- [TEXTE À LIRE]
5. M. A... déclare lui-même avoir épousé en Algérie le 28 juin 2013 une ressortissante française, mais ne pas avoir résidé en France à ses côtés pendant plusieurs années, l'intéressé alléguant n'être entré sur le territoire national que le 24 septembre 2018, sans par ailleurs en justifier. L'intéressé ne produit aucune pièce permettant de considérer que, malgré la séparation géographique, la communauté de vie aurait néanmoins persisté avec son épouse. Ce dernier n'a reconnu ses enfants nés en France, en 2014 et 2016, que le 26 novembre 2018 à Montpellier et n'a entrepris des démarches pour régulariser sa situation sur le territoire national qu'en janvier 2019. Les deux attestations d'hébergement émanant respectivement de la belle-mère du requérant, datée du 17 avril 2019, soit postérieure à la décision en litige, et de l'association " Les Restaurants du coeur ", selon laquelle elle a accordé au couple le bénéfice d'un appartement de type 2 à compter du 16 avril 2019, soit postérieurement à la décision contestée, ne permettent pas de justifier d'une communauté de vie effective avec son épouse. L'intéressé n'établit pas davantage que s'il n'a pu rejoindre son épouse en France avant 2018, les motifs en sont directement imputables à des lenteurs administratives, notamment pour retranscrire leur acte de mariage contracté en Algérie, alors surtout qu'il n'a entrepris cette démarche qu'en janvier 2016. M. A... ne produit, au cours de la présente instance, aucune pièce permettant de justifier d'une quelconque insertion socioprofessionnelle en France. S'il se prévaut de la présence régulière de l'un de ses frères sur le territoire national et de membres de sa belle-famille, il ne démontre pas davantage être dépourvu de toute attache familiale et privée dans son pays d'origine, où résident ses parents et où il a vécu au moins jusqu'à l'âge de vingt-deux ans. Dans les circonstances de l'espèce, il n'est pas établi que M. A... a fixé le centre de ses intérêts privés et familiaux sur le territoire français, et le préfet de l'Hérault, par la décision contestée, n'a donc pas porté à son droit au respect de sa vie privée et familiale une atteinte disproportionnée au regard des buts en vue desquels il a pris la décision attaquée. Par suite, les moyens tirés de la violation des stipulations de l'article 8 de la convention européenne de sauvegarde des droits de l'homme et des libertés fondamentales et du 5° de l'article 6 de l'accord franco-algérien doivent être écartés.

Enregistrements de coordonnées annotés:
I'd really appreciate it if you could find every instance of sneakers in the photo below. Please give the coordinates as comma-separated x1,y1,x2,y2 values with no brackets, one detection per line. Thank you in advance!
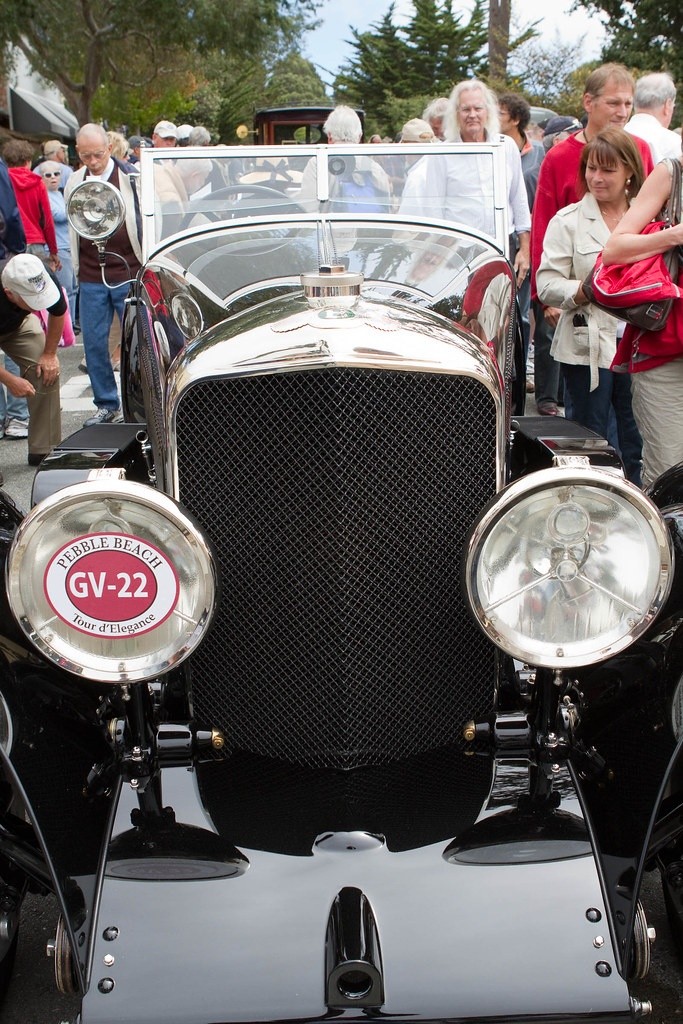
83,406,124,428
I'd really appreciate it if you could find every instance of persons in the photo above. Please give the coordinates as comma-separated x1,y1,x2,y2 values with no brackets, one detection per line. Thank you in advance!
321,228,358,269
458,261,513,328
0,121,246,486
405,234,472,284
465,271,513,357
292,62,683,490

- [CONSIGNE] Selon le texte à lire, à quelle date M. A... a-t-il reconnu ses enfants nés en France ? Les enregistrements forment un matériau distinct du texte.

- [CORRIGÉ] Le 26 novembre 2018, à Montpellier.